(Records of scene-based questions)
┏━━

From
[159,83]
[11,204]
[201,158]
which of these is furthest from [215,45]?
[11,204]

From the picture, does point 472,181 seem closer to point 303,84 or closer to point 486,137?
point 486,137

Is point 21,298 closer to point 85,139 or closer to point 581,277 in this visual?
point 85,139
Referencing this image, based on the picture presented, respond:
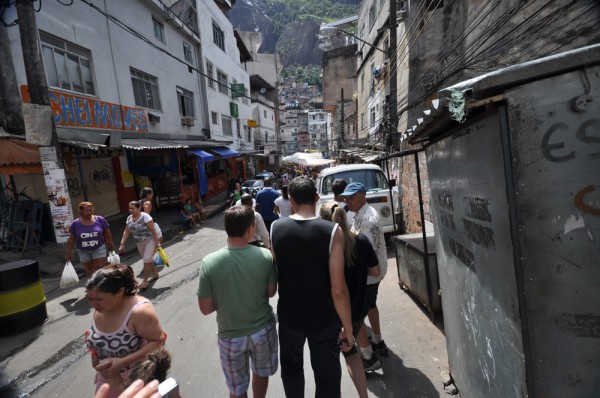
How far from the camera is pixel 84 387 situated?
3160mm

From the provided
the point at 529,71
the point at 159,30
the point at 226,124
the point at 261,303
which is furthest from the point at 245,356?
the point at 226,124

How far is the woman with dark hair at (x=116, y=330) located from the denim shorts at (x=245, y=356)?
0.51 m

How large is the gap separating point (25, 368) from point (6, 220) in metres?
6.14

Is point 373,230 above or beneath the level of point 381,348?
above

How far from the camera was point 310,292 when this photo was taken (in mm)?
2055

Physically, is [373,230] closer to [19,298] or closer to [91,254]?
[91,254]

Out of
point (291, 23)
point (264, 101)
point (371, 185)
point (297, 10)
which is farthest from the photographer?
point (297, 10)

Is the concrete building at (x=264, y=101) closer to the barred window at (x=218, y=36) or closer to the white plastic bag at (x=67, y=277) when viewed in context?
the barred window at (x=218, y=36)

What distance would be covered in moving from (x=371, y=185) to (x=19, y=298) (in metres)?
7.18

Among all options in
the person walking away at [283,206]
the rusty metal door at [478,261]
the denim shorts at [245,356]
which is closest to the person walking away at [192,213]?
the person walking away at [283,206]

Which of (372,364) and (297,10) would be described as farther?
(297,10)

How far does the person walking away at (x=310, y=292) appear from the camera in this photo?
6.57 feet

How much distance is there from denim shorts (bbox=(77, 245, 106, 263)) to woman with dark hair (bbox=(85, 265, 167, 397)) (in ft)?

┗━━

Lay out each line of the records above as a Markdown table with two columns, Row and Line, giving every row a number and omitting blank lines. Leave the pictures out.

| Row | Line |
|---|---|
| 1 | From |
| 2 | [159,83] |
| 3 | [11,204] |
| 4 | [201,158] |
| 5 | which of these is furthest from [215,45]? |
| 6 | [11,204] |
| 7 | From the picture, does point 472,181 seem closer to point 303,84 or closer to point 486,137? |
| 8 | point 486,137 |
| 9 | Is point 21,298 closer to point 85,139 or closer to point 581,277 in this visual? |
| 10 | point 85,139 |
| 11 | Referencing this image, based on the picture presented, respond: |
| 12 | How far from the camera is pixel 84 387 situated? |
| 13 | 3160mm |
| 14 | From the provided |
| 15 | the point at 529,71 |
| 16 | the point at 159,30 |
| 17 | the point at 226,124 |
| 18 | the point at 261,303 |
| 19 | which is furthest from the point at 245,356? |
| 20 | the point at 226,124 |
| 21 | How far is the woman with dark hair at (x=116, y=330) located from the denim shorts at (x=245, y=356)? |
| 22 | 0.51 m |
| 23 | How large is the gap separating point (25, 368) from point (6, 220) in metres? |
| 24 | 6.14 |
| 25 | Is point 373,230 above or beneath the level of point 381,348? |
| 26 | above |
| 27 | How far from the camera was point 310,292 when this photo was taken (in mm)? |
| 28 | 2055 |
| 29 | Physically, is [373,230] closer to [19,298] or closer to [91,254]? |
| 30 | [91,254] |
| 31 | Out of |
| 32 | point (291, 23) |
| 33 | point (264, 101) |
| 34 | point (371, 185) |
| 35 | point (297, 10) |
| 36 | which is farthest from the photographer? |
| 37 | point (297, 10) |
| 38 | Is the concrete building at (x=264, y=101) closer to the barred window at (x=218, y=36) or closer to the white plastic bag at (x=67, y=277) when viewed in context? |
| 39 | the barred window at (x=218, y=36) |
| 40 | What distance would be covered in moving from (x=371, y=185) to (x=19, y=298) (in metres)? |
| 41 | 7.18 |
| 42 | Among all options in |
| 43 | the person walking away at [283,206] |
| 44 | the rusty metal door at [478,261] |
| 45 | the denim shorts at [245,356] |
| 46 | which is closest to the person walking away at [192,213]? |
| 47 | the person walking away at [283,206] |
| 48 | Which of (372,364) and (297,10) would be described as farther? |
| 49 | (297,10) |
| 50 | How far does the person walking away at (x=310, y=292) appear from the camera in this photo? |
| 51 | 6.57 feet |
| 52 | How much distance is there from denim shorts (bbox=(77, 245, 106, 263)) to woman with dark hair (bbox=(85, 265, 167, 397)) (in ft)? |